Another complicating fact is that multiple species of molds are usually found in damp indoor environments; for example, exclusive exposure to Stachybotrys species is rare. Many fungi known to produce toxins, allergens, and irritant chemical compounds are usually found in large numbers in buildings with water problems and fungal contamination. Thus, attributing causation to one particular mold species from epidemiologic studies alone may be problematic.
Although results of environmental sampling should be interpreted with caution, the clinical and epidemiologic evidence to date suggests that damp, moldy indoor environments are unhealthy, and we outline a practical approach for assessing mold in the indoor environment in Table 6. Additional clinical evaluation tools for the recognition and management of mold and moisture-related illnesses are available (http://oehc.uchc.edu/clinser/indoor.htm).
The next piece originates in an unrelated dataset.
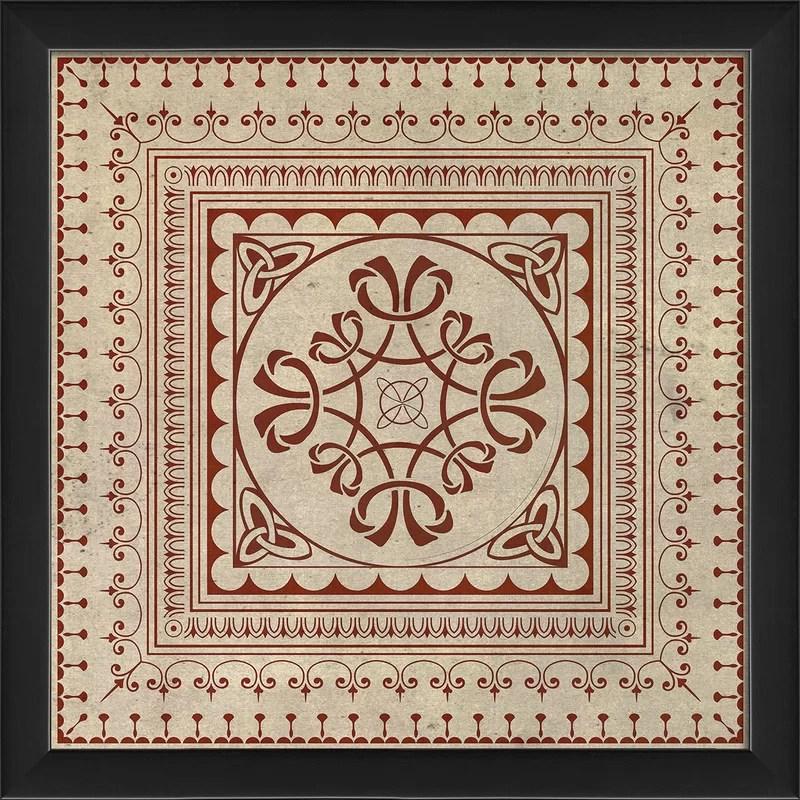 Tile 8 Framed Graphic Art Color: Red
Should I Test for Mold? What Tests Should I Order?
In clinical practice, extensive documentation of indoor fungal growth may not be necessary, depending on concerns of the occupants. Visible signs of mold growth (eg, discolored patches or cottony or speckled growth on walls or furniture, evidence of dampness or water damage or an earthy musty odor in a particular area) suggest a damp environment and mold growth. If a child with persistent asthma symptoms is sensitized to mold and there is visible mold growth in the home, efforts should be focused on cleanup and addressing the moisture problem to prevent recurrence. Additional documentation of mold exposure with sampling is not necessary.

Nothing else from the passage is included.